Glencore Bunge
BARR, SWITZERLAND – Glencore plc, the Switzerland-based miner and commodities trader, has made a takeover approach for U.S. grain trader Bunge Ltd., according to multiple media reports on May 23.

Shares of the White Plains, New York, U.S.-based company soared by as much as 17% minutes after news of Glencore’s takeover approach was reported, the biggest intraday jump for the company in nine years.

Glencore released a statement after reports had surfaced of the takeover approach that said: “Glencore notes recent media speculation regarding an approach by Glencore to Bunge Limited. Glencore confirms that Glencore Agriculture Limited (Glencore’s non-consolidated agriculture joint venture) has made an informal approach to Bunge Limited regarding a possible consensual business combination. Following the informal approach from Glencore Agriculture Limited, discussion may or may not materialize and there is no certainty that any transaction will occur.”

In response to Glencore’s statement, Bunge issued its own press release stating that it is “not engaged in business combination discussions with Glencore Agriculture Limited or Glencore plc.” The company added that it was “committed to continuing to execute its global agri-foods strategy and pursuing opportunities for driving growth and value creation.”

During a Feb. 23 earnings call, Ivan Glasenberg, chief executive officer of Glencore, said the company was ready to focus on regrowth in the agricultural sector. During the past several years, Glencore had sold assets, including 50% of its agricultural segment, and reduced its debt by millions of dollars.

“It was a shrink to grow,” Glasenberg said during the conference call. “Yes, ag is a smaller part of our business, because now we’re only equity count 50% of it. But the idea of selling 50% was the reason that we did. It was to set up a structure where we can grow.”

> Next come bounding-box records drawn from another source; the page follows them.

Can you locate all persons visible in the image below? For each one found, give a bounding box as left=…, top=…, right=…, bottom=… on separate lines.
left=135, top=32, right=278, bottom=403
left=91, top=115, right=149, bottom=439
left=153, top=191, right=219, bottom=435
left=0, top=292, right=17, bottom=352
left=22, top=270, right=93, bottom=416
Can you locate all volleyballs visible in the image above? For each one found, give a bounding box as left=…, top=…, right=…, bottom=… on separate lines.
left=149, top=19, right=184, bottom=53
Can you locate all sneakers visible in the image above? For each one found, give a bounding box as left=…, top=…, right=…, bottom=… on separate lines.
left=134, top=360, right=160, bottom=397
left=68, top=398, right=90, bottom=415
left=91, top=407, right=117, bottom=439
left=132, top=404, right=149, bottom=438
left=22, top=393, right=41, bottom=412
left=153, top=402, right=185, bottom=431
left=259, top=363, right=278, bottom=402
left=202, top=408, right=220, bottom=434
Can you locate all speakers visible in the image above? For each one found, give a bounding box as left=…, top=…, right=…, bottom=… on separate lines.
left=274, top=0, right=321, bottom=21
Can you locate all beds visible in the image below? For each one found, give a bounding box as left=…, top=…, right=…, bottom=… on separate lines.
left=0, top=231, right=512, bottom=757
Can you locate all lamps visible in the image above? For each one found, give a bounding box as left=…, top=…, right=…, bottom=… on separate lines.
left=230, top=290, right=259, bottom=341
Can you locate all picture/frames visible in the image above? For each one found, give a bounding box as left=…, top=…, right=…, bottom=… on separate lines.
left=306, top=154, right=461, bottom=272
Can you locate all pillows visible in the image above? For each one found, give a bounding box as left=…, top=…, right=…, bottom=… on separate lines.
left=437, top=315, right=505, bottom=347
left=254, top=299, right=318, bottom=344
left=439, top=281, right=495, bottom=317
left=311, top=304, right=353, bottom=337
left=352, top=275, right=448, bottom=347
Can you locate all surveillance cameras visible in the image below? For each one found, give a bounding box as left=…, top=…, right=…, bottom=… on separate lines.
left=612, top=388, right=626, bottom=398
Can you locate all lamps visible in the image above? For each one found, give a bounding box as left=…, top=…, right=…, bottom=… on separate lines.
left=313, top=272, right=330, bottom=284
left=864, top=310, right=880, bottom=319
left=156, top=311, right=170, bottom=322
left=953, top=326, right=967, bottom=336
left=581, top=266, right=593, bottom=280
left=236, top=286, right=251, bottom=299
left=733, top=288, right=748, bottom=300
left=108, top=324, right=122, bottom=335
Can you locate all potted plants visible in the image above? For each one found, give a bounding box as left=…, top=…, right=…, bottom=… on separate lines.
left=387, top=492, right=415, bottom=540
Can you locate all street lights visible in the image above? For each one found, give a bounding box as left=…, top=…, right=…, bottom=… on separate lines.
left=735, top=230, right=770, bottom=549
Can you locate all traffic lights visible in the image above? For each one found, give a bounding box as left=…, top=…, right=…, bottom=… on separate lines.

He then mentioned that it planned to obtain infrastructure in areas of the world that the company does not have strong footprint, including the United States.

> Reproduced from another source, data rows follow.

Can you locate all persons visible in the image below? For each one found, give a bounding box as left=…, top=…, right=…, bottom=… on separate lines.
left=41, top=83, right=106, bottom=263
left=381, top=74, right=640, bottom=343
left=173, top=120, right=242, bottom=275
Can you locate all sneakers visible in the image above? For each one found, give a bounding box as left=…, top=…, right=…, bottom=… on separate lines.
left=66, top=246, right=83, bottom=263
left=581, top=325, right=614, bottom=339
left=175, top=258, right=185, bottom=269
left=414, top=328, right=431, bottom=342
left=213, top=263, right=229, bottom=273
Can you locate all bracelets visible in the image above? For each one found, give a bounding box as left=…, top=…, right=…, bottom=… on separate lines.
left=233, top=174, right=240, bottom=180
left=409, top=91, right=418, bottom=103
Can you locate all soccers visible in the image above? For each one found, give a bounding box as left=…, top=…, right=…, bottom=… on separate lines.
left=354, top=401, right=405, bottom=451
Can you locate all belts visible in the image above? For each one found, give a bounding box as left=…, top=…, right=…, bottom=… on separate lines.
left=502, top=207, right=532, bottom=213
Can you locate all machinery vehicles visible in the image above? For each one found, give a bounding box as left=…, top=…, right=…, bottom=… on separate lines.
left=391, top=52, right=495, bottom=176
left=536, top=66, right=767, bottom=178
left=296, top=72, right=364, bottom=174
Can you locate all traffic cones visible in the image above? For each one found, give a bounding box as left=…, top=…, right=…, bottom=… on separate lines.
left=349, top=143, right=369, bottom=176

“We need to get bigger in the United States,” he said. “It’s a part of the business we miss. We don’t have infrastructure in the United States in the ag part of the business. We need infrastructure. Infrastructure is the key to the business. You can’t trade in the ag space without big infrastructure. So we need to buy infrastructure. We need to definitely grow South America and the United States a bit more.”

In 2012, Glencore bought Canadian grain merchant Viterra Inc. for $4.8 billion.

Glencore is one of the world’s two biggest wheat traders, handling 18% of the world’s seaborne trade, and is one of the top three in Russia, Canada, Australia and the E.U. The group is vying for a position among the world’s biggest “ABCD” commodity traders – Archer Daniels Midland Co., Bunge, Cargill Inc., and Louis Dreyfus Commodities BV.

Bunge, which has more than 400 facilities in more than 40 countries worldwide, has a market value of more than $11 billion. It reported net sales in 2016 of $42.9 billion, down slightly from $43.4 billion in 2015.

Glencore is scheduled to hold its annual shareholders meeting on May 24, while Bunge’s annual shareholders meeting is set for May 25.